Connection Center Performance expectations
Machine specifications
When doing performance testing we have used a two-management server management group with nothing else utilizing the SQL server at the time.
SCOM Management Servers:
Azure d4ds_v5 VMs
4 CPU (Xeon Platinum 8370C 2.8 GHz)
16 GB RAM
SQL Server:
Azure d8ds_v4
8 CPU (Xeon Platinum 8272CL 2.6 GHz)
32 GB RAM
Throughput
When testing we aimed to generate 20 alerts a minute for a 72-hour period. With updates, this equates to 40 changes a minute or roughly 2400 an hour (updates cause changes to alerts which will then be sent back out again).
We have also tested 300 alerts a minute for a 30-minute period. With updates, this equates to 600 changes a minute. The default configuration will not allow you to achieve this.
Behavior when exceeding throughput thresholds
By default, Connection Center caps outbound alerts at 60 alerts a minute (from v 3.1.2.0), with alert updates capped at 250 a minute (from v 4.0.0.0 SCOM / v 2.2.2 ServiceNow). In both cases, if there are more alerts than the capacity the alerts will be saved up for future runs. As long as the number of changes per minute eventually falls below the threshold Connection Center will catch back up.
During stress testing, we have put both sides of the connection 6 hours behind and allowed them to catch back up without issue. This shouldn’t be the norm, and you may need to consider adjusting your capacities if you find yourself in this situation regularly.

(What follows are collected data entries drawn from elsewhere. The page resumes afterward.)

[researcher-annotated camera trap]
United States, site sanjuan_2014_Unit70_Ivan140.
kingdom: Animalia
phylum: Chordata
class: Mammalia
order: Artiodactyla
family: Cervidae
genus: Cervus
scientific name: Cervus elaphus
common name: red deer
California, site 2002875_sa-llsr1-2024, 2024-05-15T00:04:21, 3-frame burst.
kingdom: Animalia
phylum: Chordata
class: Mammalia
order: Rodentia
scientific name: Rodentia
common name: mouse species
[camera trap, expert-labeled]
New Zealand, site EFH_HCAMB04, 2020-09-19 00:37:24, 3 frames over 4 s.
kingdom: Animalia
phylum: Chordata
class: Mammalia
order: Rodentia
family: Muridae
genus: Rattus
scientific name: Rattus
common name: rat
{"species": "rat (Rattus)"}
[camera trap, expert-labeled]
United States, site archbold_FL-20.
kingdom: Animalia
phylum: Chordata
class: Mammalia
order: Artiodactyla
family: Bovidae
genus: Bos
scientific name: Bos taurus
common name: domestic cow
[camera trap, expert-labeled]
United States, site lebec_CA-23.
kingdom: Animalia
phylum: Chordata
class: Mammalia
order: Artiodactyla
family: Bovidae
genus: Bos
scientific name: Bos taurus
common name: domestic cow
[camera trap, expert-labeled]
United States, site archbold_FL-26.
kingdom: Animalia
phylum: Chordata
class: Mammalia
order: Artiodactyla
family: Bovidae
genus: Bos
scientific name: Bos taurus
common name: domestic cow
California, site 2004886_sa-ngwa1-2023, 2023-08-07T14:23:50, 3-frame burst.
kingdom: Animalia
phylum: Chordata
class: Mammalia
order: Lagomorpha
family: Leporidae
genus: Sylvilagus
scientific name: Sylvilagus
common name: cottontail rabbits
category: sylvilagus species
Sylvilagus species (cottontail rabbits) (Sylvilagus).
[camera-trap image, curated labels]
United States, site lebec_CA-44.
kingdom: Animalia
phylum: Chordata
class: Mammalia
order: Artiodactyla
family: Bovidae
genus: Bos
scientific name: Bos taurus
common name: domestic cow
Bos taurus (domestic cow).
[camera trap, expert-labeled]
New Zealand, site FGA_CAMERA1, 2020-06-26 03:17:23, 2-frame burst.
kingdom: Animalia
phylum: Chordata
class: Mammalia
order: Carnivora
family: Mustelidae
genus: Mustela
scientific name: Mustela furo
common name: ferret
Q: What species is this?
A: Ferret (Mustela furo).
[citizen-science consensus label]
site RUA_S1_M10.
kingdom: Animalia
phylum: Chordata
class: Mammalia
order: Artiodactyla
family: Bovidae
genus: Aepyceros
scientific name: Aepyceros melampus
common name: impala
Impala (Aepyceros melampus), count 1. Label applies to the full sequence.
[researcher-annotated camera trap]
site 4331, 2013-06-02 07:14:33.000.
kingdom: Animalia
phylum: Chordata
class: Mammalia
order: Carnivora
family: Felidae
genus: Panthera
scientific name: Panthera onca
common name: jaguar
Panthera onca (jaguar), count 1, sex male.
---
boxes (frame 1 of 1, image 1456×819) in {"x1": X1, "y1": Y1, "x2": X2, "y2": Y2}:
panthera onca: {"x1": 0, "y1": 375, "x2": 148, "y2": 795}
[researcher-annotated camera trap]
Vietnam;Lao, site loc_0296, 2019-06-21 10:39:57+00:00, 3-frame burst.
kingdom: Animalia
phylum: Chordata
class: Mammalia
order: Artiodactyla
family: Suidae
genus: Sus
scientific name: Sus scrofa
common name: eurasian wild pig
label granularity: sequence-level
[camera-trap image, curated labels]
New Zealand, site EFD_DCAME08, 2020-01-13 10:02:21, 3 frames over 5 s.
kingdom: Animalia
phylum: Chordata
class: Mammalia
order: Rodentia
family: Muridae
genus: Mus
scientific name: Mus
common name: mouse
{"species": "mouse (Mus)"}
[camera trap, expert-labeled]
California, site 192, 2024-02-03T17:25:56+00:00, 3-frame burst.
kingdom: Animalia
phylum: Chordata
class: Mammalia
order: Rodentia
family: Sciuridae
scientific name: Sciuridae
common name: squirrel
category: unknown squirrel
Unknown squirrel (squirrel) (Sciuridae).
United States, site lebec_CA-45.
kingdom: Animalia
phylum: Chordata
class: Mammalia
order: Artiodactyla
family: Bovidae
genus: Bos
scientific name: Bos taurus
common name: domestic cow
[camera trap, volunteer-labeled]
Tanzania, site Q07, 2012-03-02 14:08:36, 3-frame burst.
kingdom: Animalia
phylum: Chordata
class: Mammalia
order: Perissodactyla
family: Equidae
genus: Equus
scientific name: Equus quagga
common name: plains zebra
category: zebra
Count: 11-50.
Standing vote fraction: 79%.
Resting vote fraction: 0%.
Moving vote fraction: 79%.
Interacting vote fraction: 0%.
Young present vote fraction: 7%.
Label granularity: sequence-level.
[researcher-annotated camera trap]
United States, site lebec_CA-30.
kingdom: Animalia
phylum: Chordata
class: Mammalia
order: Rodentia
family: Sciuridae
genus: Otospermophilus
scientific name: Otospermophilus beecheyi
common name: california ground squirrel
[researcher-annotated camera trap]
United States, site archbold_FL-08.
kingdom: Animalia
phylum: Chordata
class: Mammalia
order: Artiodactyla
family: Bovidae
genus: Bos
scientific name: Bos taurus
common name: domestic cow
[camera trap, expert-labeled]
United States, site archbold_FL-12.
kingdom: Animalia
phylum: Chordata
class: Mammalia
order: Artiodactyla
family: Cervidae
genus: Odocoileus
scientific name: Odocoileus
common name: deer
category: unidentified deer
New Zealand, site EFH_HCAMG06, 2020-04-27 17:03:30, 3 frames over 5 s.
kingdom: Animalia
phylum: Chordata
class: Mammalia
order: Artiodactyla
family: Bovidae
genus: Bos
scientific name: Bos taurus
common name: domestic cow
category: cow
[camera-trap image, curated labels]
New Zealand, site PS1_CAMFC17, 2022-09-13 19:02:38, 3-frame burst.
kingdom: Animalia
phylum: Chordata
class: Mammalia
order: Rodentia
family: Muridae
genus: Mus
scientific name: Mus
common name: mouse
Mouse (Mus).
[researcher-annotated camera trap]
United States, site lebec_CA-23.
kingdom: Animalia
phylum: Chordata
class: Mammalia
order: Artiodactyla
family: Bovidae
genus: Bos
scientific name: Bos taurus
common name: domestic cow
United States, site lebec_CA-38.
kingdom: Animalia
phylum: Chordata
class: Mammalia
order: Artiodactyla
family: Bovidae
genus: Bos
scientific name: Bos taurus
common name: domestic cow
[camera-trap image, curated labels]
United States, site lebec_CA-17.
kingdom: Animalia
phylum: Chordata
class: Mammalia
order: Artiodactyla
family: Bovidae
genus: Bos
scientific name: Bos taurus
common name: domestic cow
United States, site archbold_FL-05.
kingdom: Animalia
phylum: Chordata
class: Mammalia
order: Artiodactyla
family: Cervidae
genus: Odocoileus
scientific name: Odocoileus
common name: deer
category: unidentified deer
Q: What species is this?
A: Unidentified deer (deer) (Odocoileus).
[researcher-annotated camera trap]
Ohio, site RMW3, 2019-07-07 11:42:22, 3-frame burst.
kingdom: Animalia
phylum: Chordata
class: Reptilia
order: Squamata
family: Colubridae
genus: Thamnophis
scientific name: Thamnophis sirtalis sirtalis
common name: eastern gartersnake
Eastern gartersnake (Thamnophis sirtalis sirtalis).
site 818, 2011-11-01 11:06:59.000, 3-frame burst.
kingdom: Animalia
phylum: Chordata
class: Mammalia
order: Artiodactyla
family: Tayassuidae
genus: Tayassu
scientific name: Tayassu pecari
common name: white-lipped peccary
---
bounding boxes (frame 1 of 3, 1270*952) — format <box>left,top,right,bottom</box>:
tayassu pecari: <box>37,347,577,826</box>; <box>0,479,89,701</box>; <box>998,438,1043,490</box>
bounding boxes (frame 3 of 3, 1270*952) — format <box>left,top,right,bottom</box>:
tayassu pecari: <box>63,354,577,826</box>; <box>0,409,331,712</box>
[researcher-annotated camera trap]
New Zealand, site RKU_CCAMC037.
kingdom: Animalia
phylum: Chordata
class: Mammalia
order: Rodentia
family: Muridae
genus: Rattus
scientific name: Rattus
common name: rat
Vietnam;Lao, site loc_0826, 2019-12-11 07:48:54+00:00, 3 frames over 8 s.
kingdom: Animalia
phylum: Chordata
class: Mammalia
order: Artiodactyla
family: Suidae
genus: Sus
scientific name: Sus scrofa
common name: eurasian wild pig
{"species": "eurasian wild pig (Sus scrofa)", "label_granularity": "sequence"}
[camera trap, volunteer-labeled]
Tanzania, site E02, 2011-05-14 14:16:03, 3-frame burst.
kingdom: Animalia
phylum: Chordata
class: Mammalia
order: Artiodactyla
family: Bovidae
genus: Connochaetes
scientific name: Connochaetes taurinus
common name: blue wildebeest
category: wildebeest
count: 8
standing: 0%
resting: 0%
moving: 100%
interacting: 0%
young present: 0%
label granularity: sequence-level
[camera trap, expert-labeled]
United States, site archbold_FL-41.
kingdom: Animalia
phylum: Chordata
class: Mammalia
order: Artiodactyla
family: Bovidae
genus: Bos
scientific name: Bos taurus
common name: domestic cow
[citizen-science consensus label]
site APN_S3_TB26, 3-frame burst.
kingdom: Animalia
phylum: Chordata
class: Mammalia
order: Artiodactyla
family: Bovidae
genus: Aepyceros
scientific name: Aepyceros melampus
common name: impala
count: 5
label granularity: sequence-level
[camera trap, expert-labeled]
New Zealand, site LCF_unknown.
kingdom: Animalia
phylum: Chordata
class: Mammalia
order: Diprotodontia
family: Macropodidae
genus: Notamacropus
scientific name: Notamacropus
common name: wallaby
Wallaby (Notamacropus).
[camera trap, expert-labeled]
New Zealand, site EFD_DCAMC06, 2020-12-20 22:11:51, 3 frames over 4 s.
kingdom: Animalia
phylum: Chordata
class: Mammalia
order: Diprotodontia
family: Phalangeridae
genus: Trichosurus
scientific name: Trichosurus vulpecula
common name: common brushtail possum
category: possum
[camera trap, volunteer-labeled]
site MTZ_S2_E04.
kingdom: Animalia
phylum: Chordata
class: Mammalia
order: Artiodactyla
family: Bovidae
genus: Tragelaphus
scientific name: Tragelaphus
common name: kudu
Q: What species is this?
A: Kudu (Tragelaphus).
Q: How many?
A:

In the unlikely event that SCOM is so far behind that alerts have started getting groomed out, you will see an alert firing in SCOM to notify you that it has been unable to pull the alert. You may see these alerts for other reasons, so it’s usually a good idea to check if you can pull the alert by its ID.
Load
Load is difficult to predict and will vary on a case-by-case basis. However, when using normal notification channels we typically see less than 300MB of memory use, and a couple of percentage points of CPU use every minute or so. In heavily nested monitoring environments (objects are members of complex nested group hierarchies for example) the requirements will be higher.
Inbound webhooks typically use around 150MB of memory, and a couple of percentage points of CPU use when consistently fielding requests. Using large numbers of manual objects, and/or leaving large numbers of alerts open will increase requirements.